Could you give back the records exactly, taking out the pictures?

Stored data
----------------

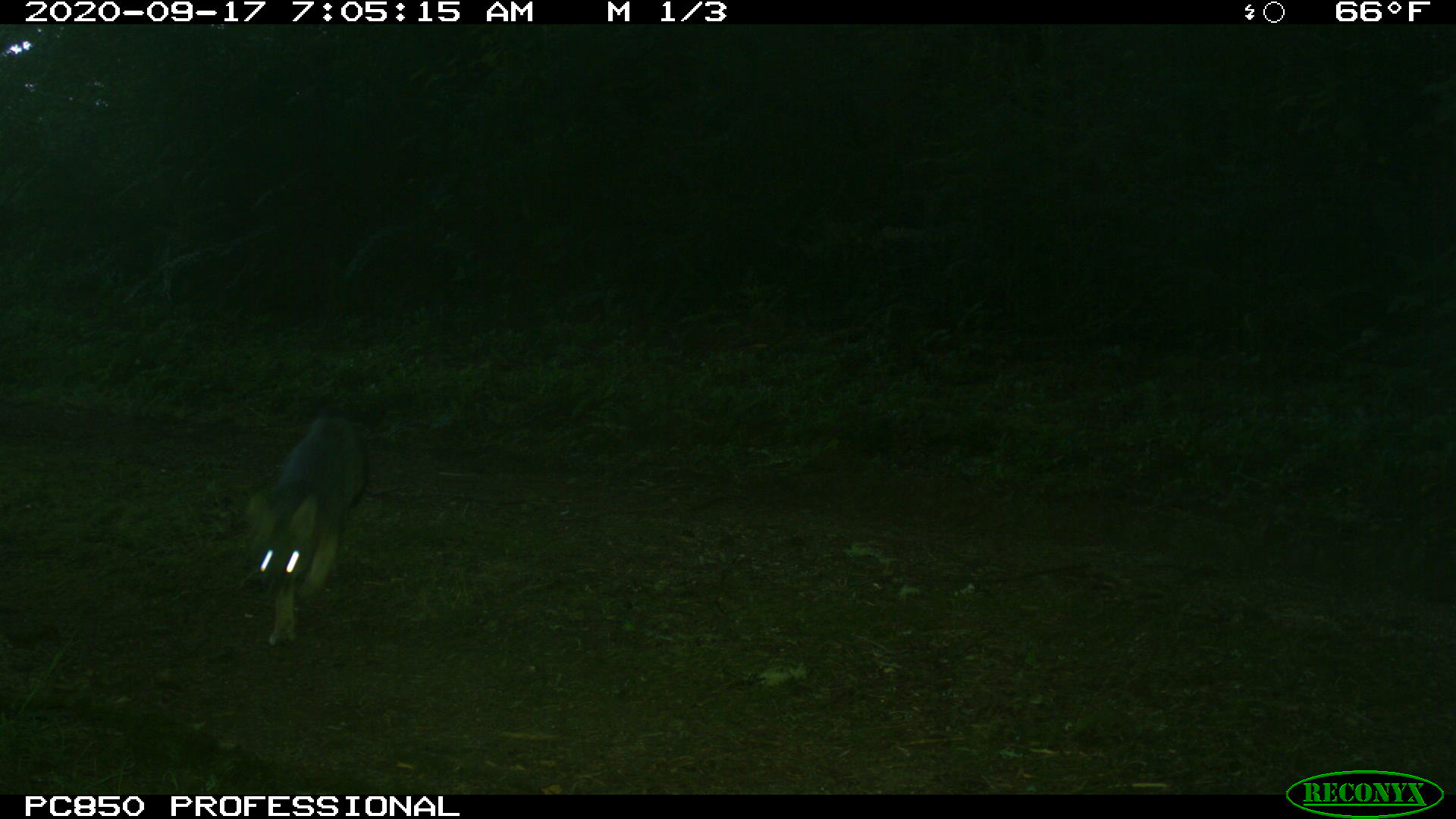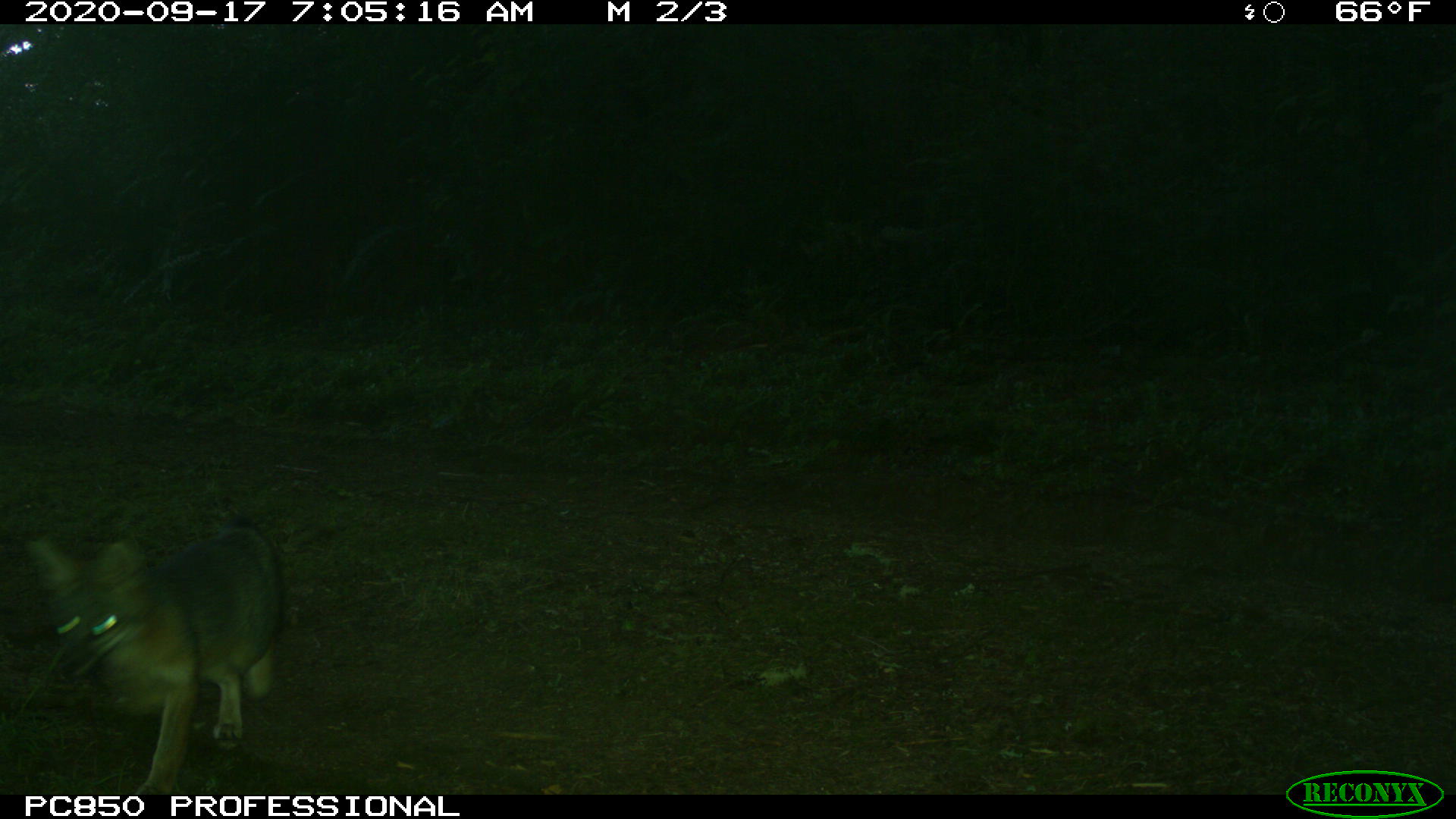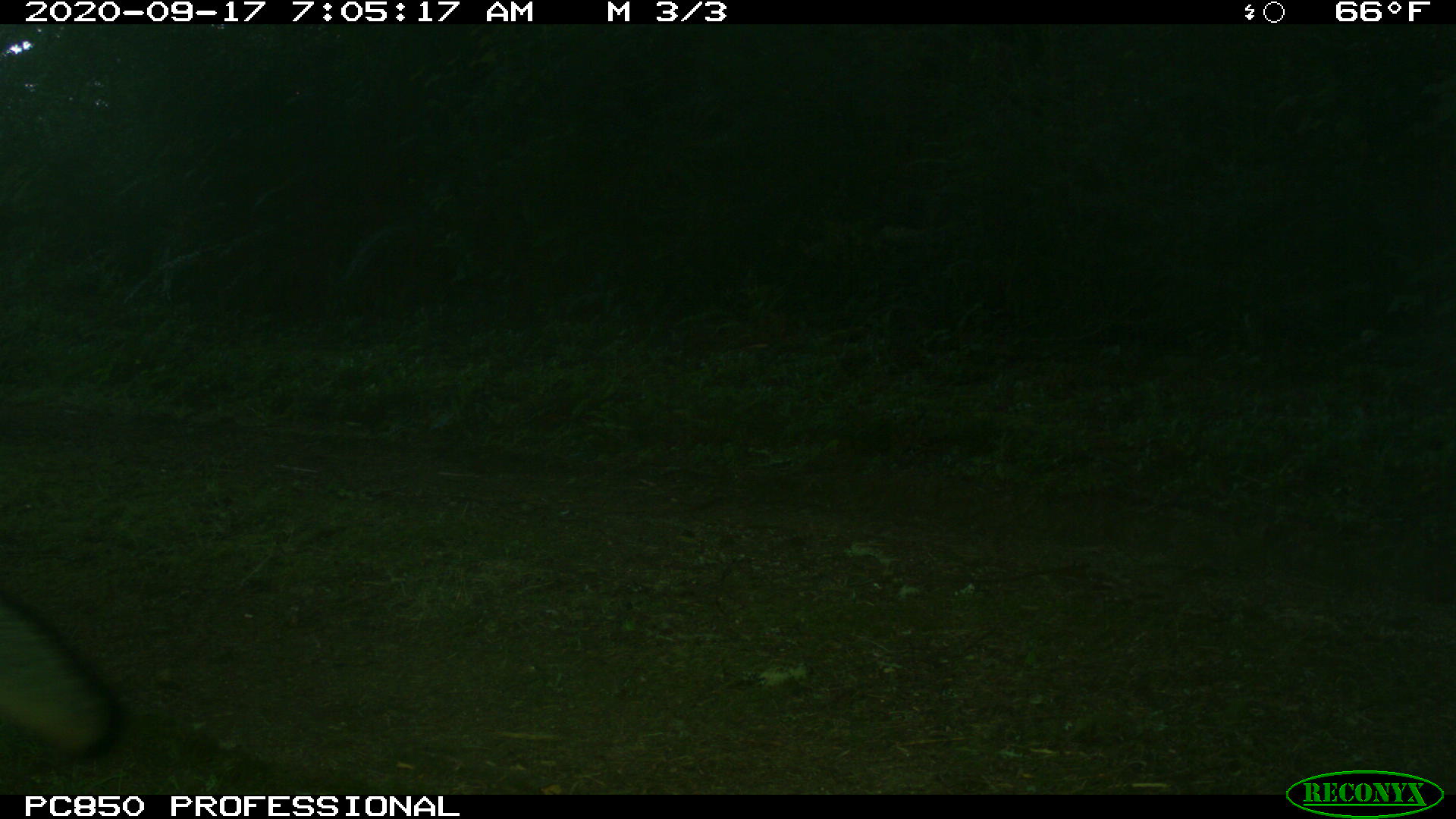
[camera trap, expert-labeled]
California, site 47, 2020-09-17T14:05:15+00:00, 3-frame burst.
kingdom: Animalia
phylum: Chordata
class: Mammalia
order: Carnivora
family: Canidae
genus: Urocyon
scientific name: Urocyon cinereoargenteus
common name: gray fox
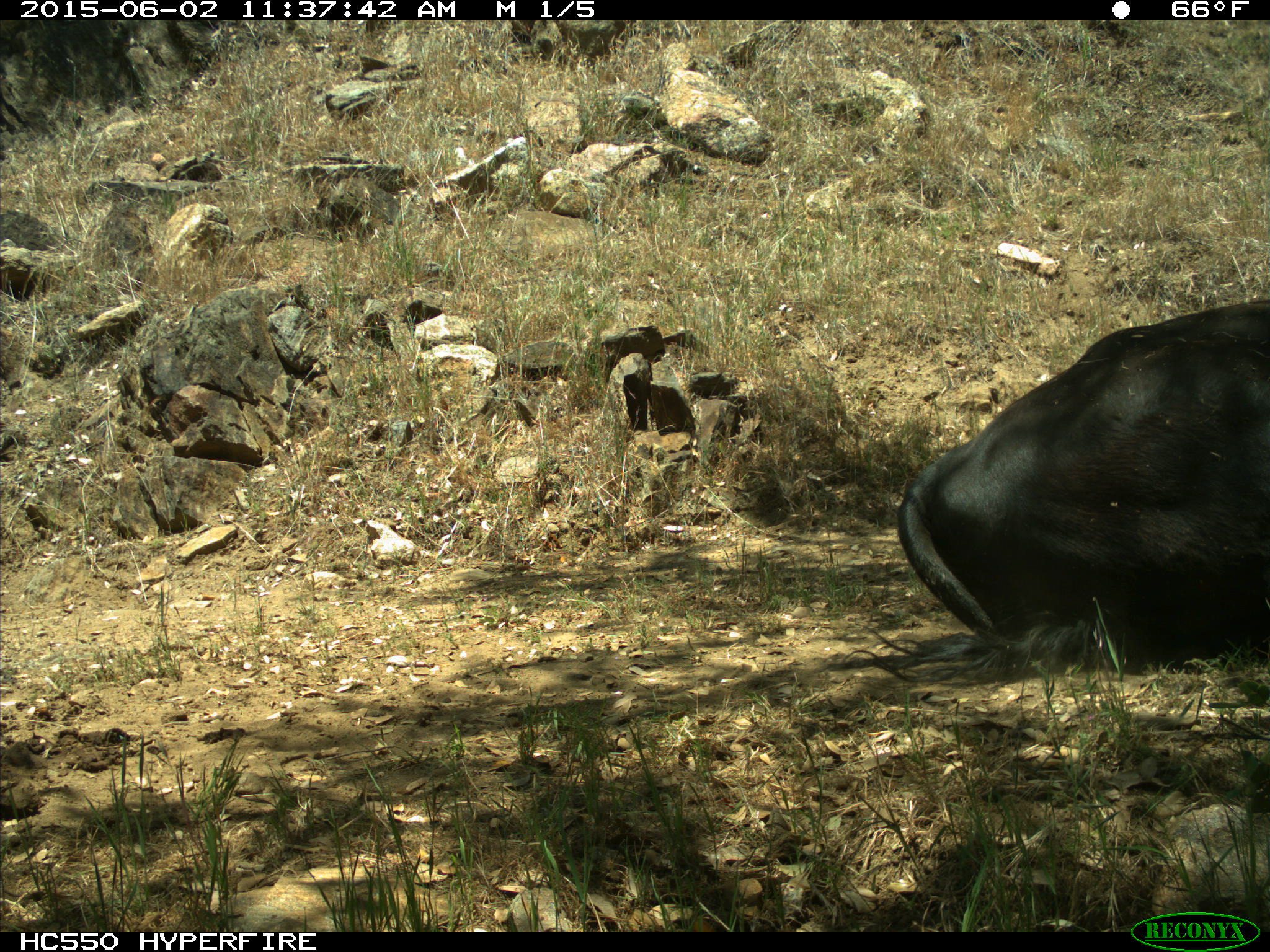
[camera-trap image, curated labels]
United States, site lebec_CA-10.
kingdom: Animalia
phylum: Chordata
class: Mammalia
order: Artiodactyla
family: Bovidae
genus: Bos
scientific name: Bos taurus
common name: domestic cow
Bos taurus (domestic cow).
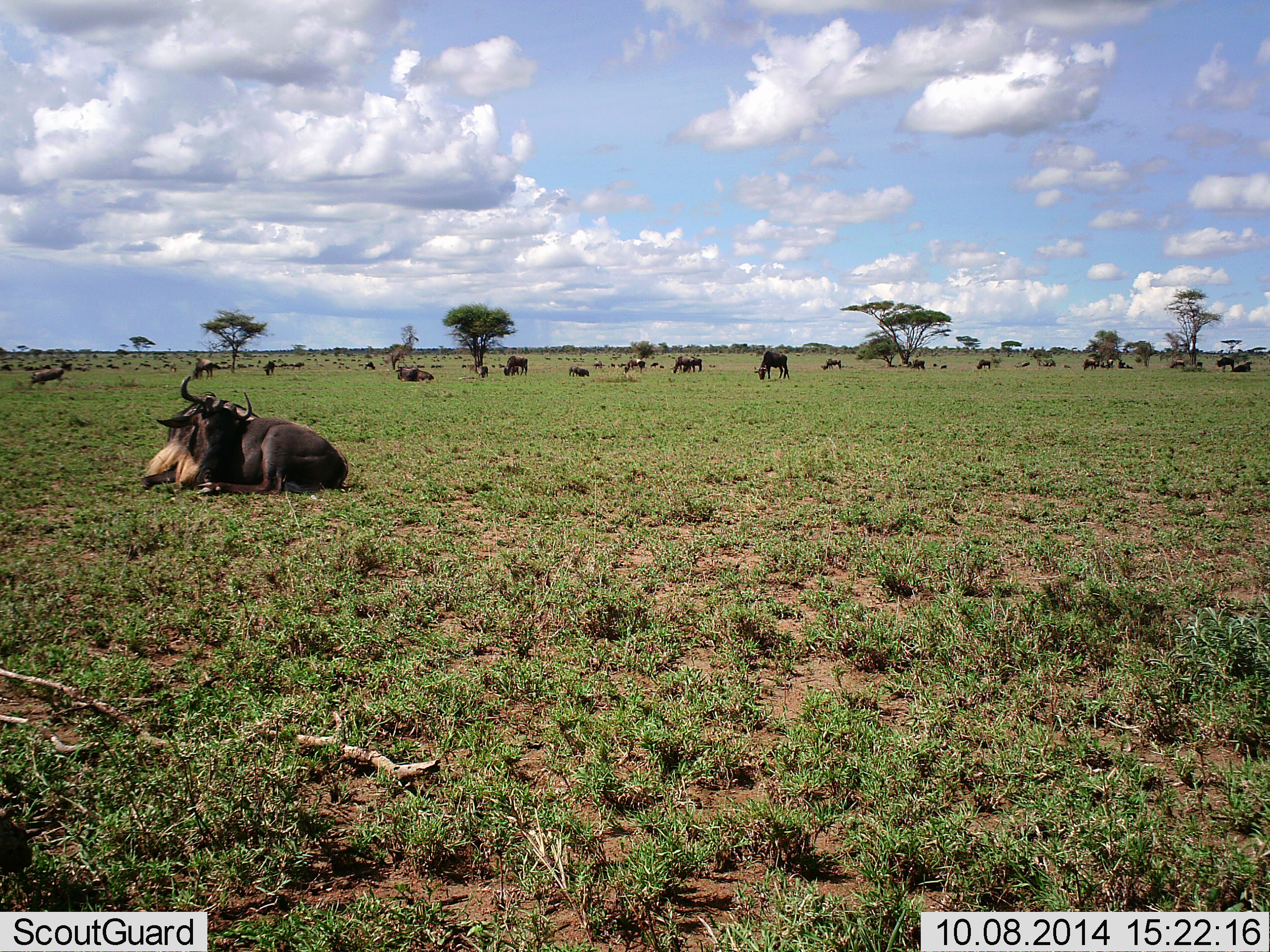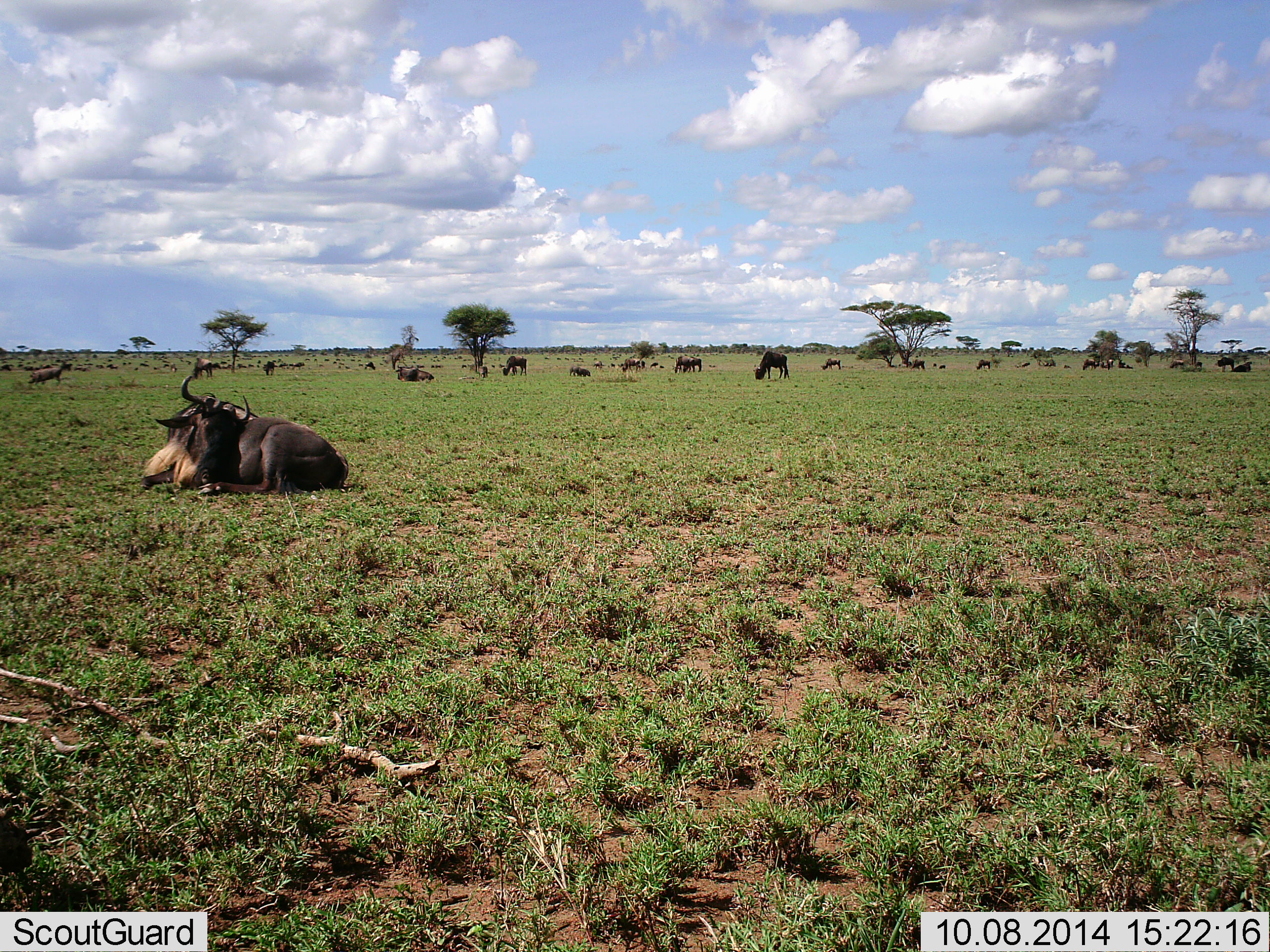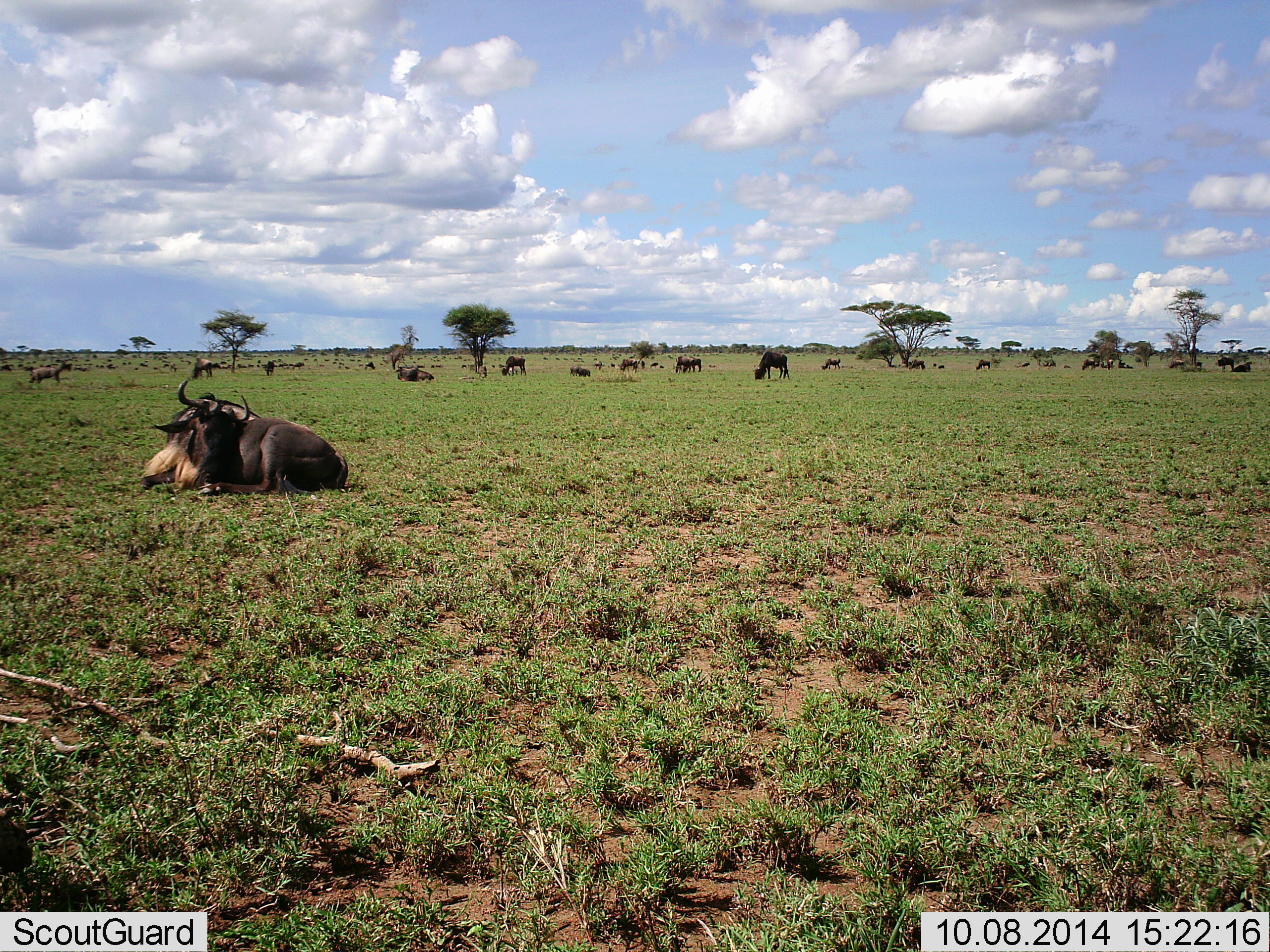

----------------

Output of the task
[camera trap, expert-labeled]
California, site 47, 2020-09-17T14:05:15+00:00, 3-frame burst.
kingdom: Animalia
phylum: Chordata
class: Mammalia
order: Carnivora
family: Canidae
genus: Urocyon
scientific name: Urocyon cinereoargenteus
common name: gray fox
[camera-trap image, curated labels]
United States, site lebec_CA-10.
kingdom: Animalia
phylum: Chordata
class: Mammalia
order: Artiodactyla
family: Bovidae
genus: Bos
scientific name: Bos taurus
common name: domestic cow
Bos taurus (domestic cow).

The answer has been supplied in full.